» **Directions**
Copy the entries word for word, starting at the line that contains "Time of clock at [610,132,654,177]: 8:46" and ending at the last entry, with both ends included. Leave the pictures out of your answer.

» **Given records**
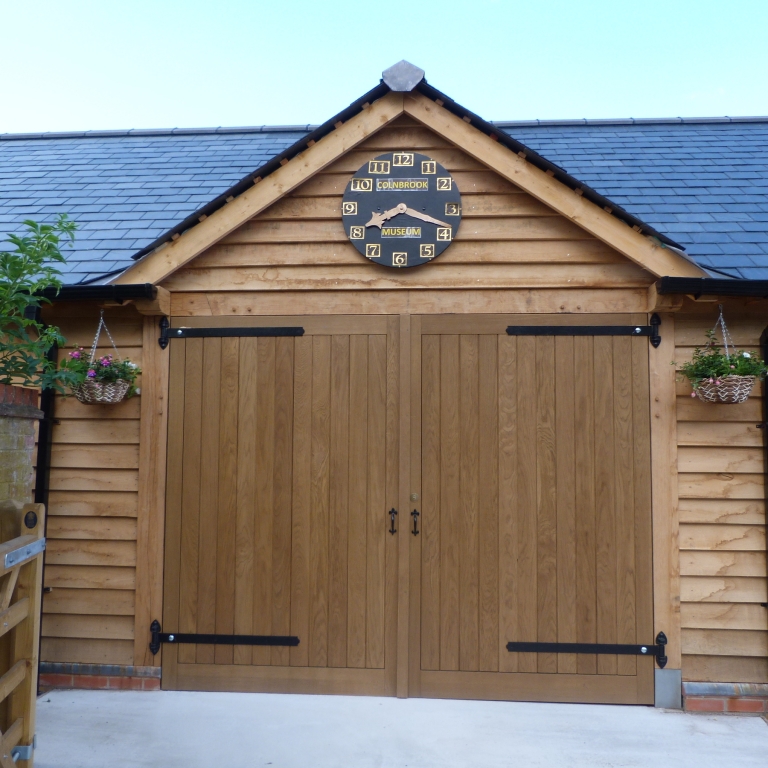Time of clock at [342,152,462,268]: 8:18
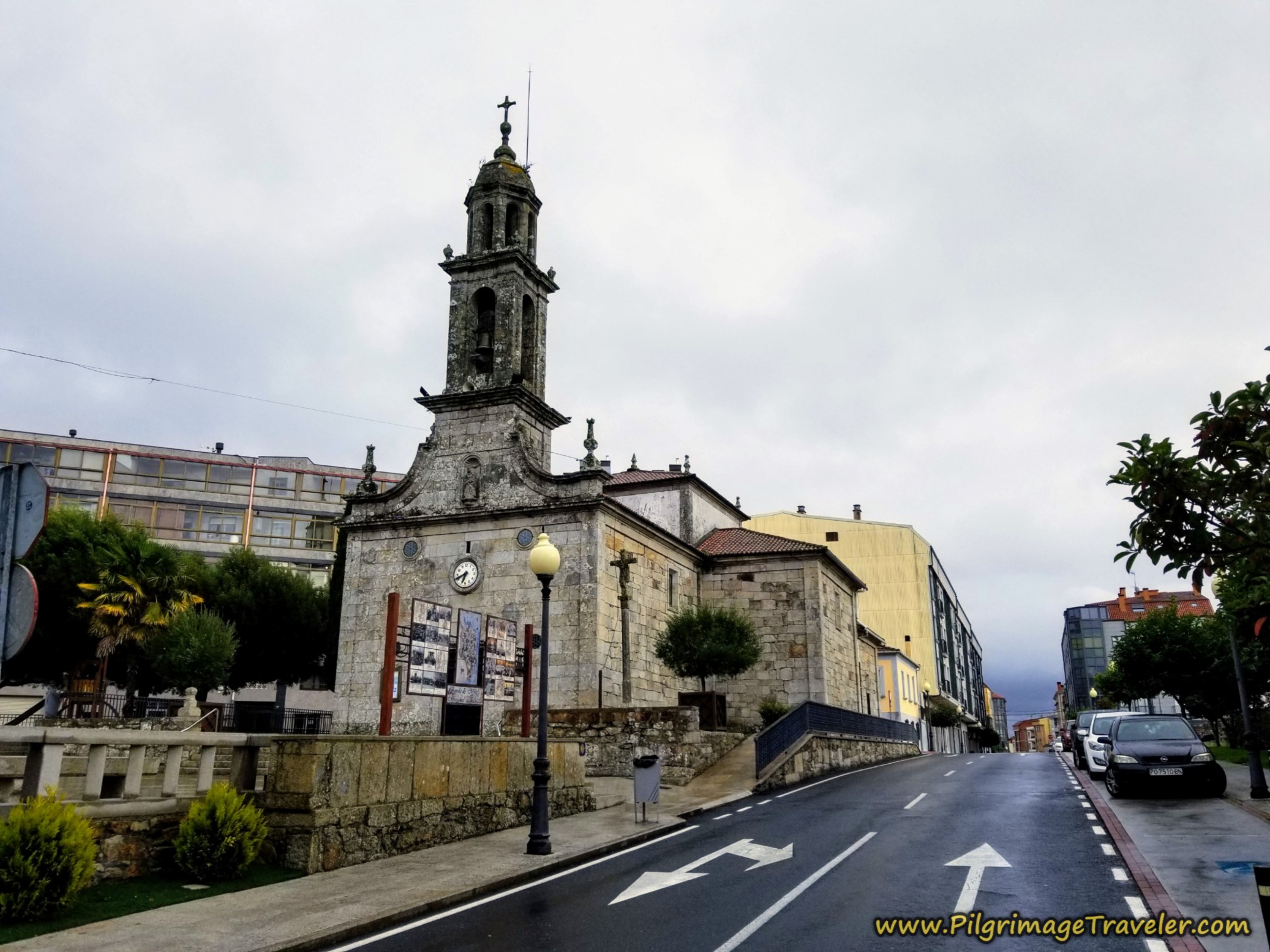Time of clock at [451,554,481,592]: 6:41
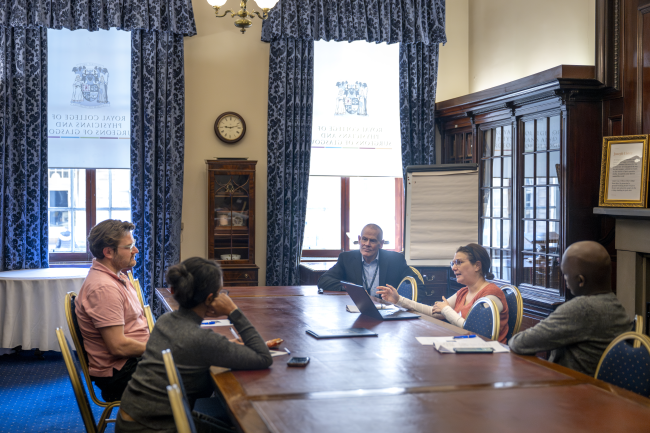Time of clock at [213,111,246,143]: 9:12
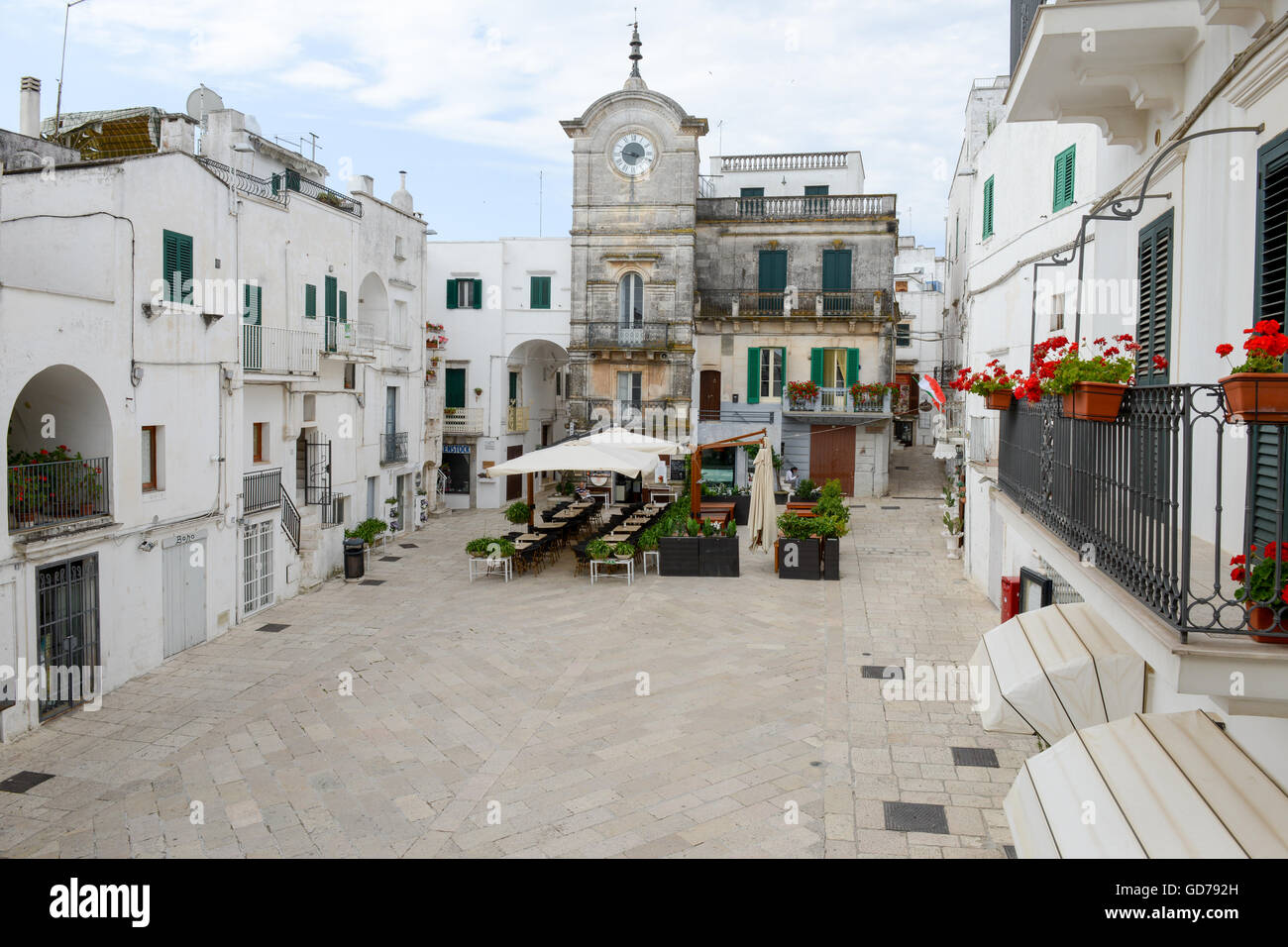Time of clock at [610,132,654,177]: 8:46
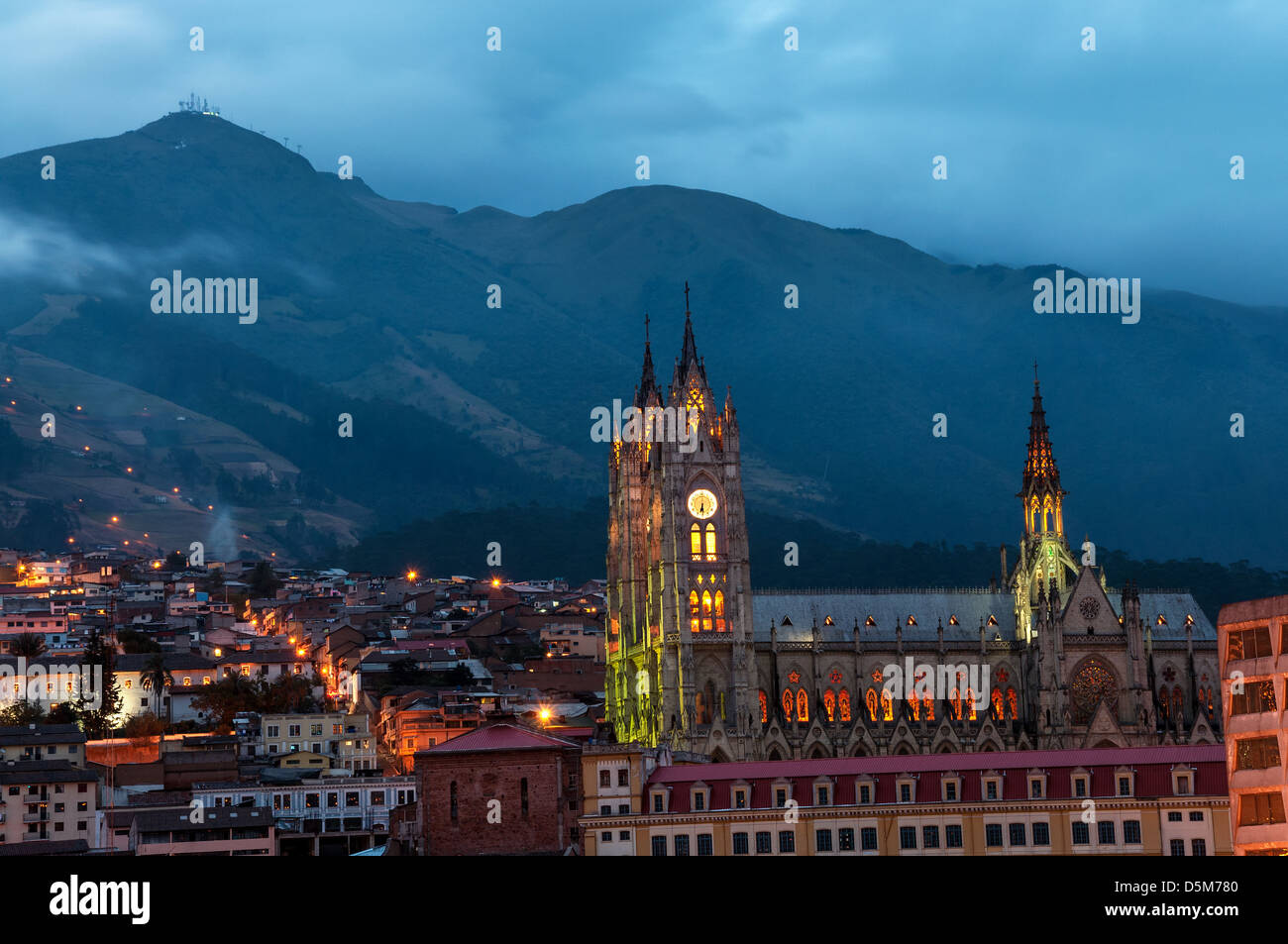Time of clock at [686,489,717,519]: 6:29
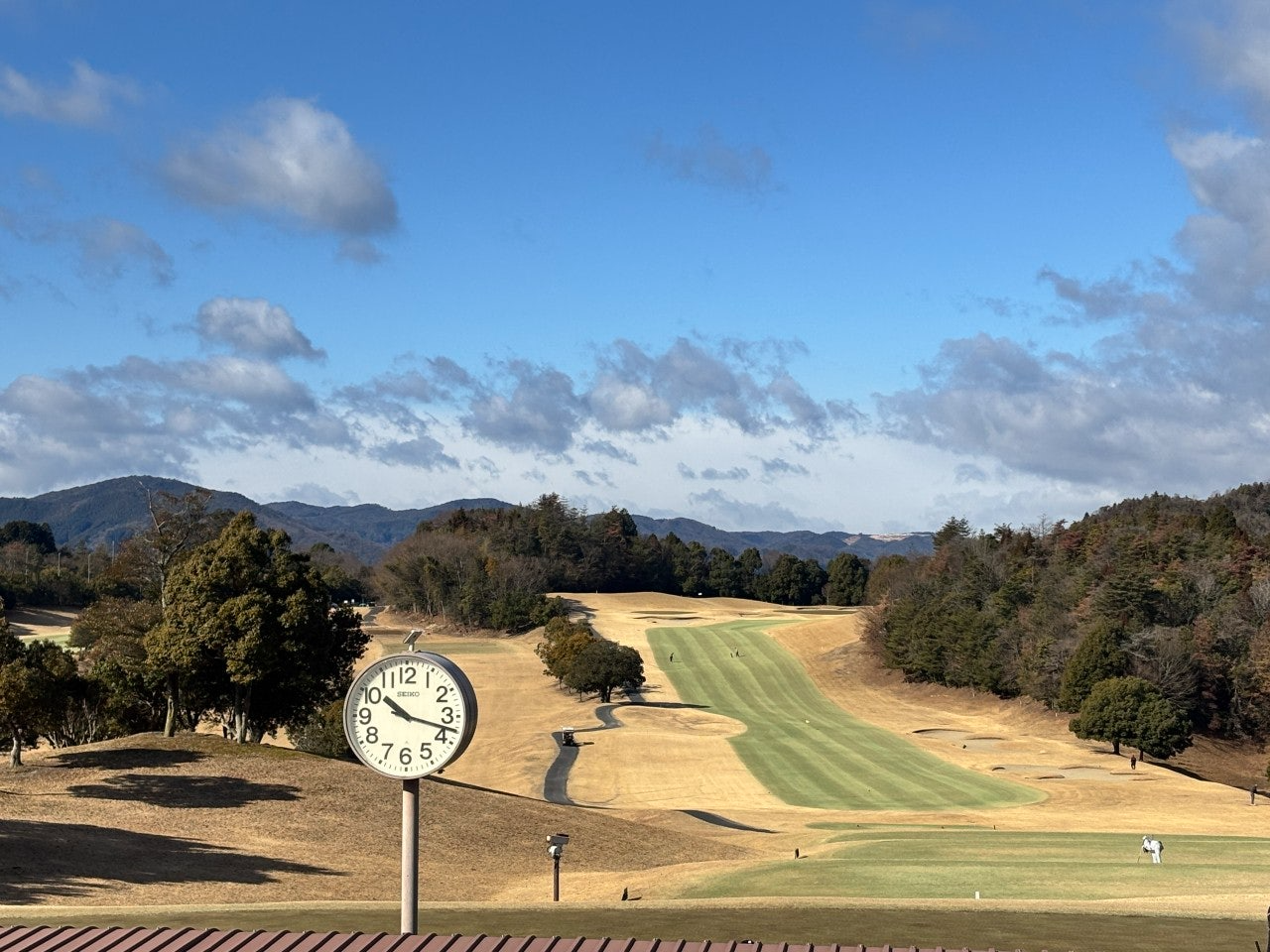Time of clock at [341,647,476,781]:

» **Final result**
Time of clock at [610,132,654,177]: 8:46
Time of clock at [686,489,717,519]: 6:29
Time of clock at [341,647,476,781]:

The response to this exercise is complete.